Quantum encryption, which will be discussed later, provides a way of
agreeing on a secret key without making this assumption.
Communication at the quantum level changes many of the conventions of
both classical secret key and public key communication described above.
For example, it is not necessarily possible for messages to be perfectly
copied by anyone with access to them, nor for messages to be relayed
without changing them in some respect, nor for an eavesdropper to
passively monitor communications without being detected [6]. To understand these ideas, we must first
discuss some underlying physics.
3. Quantum Cryptography Fundamentals
Nobody understands quantum theory. - Richard Feynman, Nobel
prize-winning physicist
Electromagnetic waves such as light waves can exhibit the phenomenon
of polarization, in which the direction of the electric field vibrations
is constant or varies in some definite way. A polarization filter is a
material that allows only light of a specified polarization direction to
pass. If the light is randomly polarized, only half of it will pass a
perfect filter.

Written problem 1 | In the quantum cryptography excerpt, how much randomly polarized light gets through a perfect polarization filter?
Written problem 2 | Write the next part of the quantum cryptography excerpt, starting after its last sentence.

Information provided |
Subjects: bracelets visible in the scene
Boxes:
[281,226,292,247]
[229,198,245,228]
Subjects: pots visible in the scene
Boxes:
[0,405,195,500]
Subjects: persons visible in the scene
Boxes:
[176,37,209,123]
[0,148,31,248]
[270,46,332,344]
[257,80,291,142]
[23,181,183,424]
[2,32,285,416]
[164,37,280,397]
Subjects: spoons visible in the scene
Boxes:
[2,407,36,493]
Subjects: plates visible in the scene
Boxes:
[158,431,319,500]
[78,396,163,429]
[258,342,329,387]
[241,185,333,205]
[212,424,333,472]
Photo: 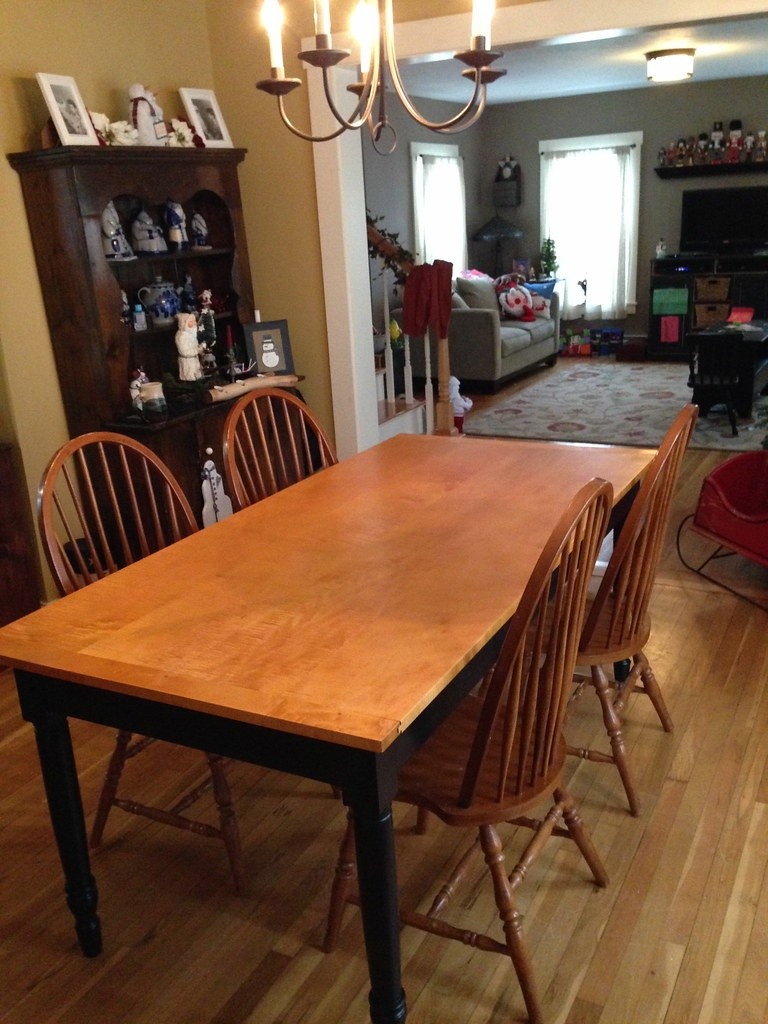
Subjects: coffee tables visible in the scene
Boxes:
[684,319,767,418]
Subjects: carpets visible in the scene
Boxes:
[459,362,768,451]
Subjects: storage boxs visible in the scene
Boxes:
[614,339,647,362]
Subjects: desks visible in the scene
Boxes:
[0,432,658,1024]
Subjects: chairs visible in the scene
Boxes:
[38,431,198,597]
[325,478,613,1024]
[526,405,698,818]
[676,451,768,614]
[222,387,337,511]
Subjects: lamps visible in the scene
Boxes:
[644,47,697,83]
[472,208,524,276]
[256,0,508,155]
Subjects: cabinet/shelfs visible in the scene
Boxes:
[6,144,255,569]
[647,256,768,362]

Output 1 | Only half of it.

Output 2 |
According to quantum theory, light
waves are propagated as discrete particles known as photons. A photon is a
massless particle, the quantum of the
electromagnetic field, carrying energy, momentum, and angular momentum. The polarization of the
light is carried by the direction of the angular momentum or spin of the
photons. A photon either will or will not pass through a polarization
filter, but if it emerges it will be aligned with the filter regardless of
its inital state; there are no partial photons. Information about the
photon's polarization can be determined by using a photon detector to
determine whether it passed through a filter.
"Entangled pairs" are pairs of photons generated by certain particle
reactions. Each pair contains two photons of different but related
polarization. Entanglement affects the randomness of measurements. If we
measure a beam of photons E1 with a polarization filter, one-half of the
incident photons will pass the filter, regardless of its orientation.
Whether a particular photon will pass the filter is random. However, if we
measure a beam of photons E2 consisting of entangled companions of the E1
beam with a filter oriented at 90 degrees (deg) to the first filter, then
if an E1 photon passes its filter, its E2 companion will also pass its
filter. Similarly, if an E1 photon does not pass its filter then its E2
companion will not.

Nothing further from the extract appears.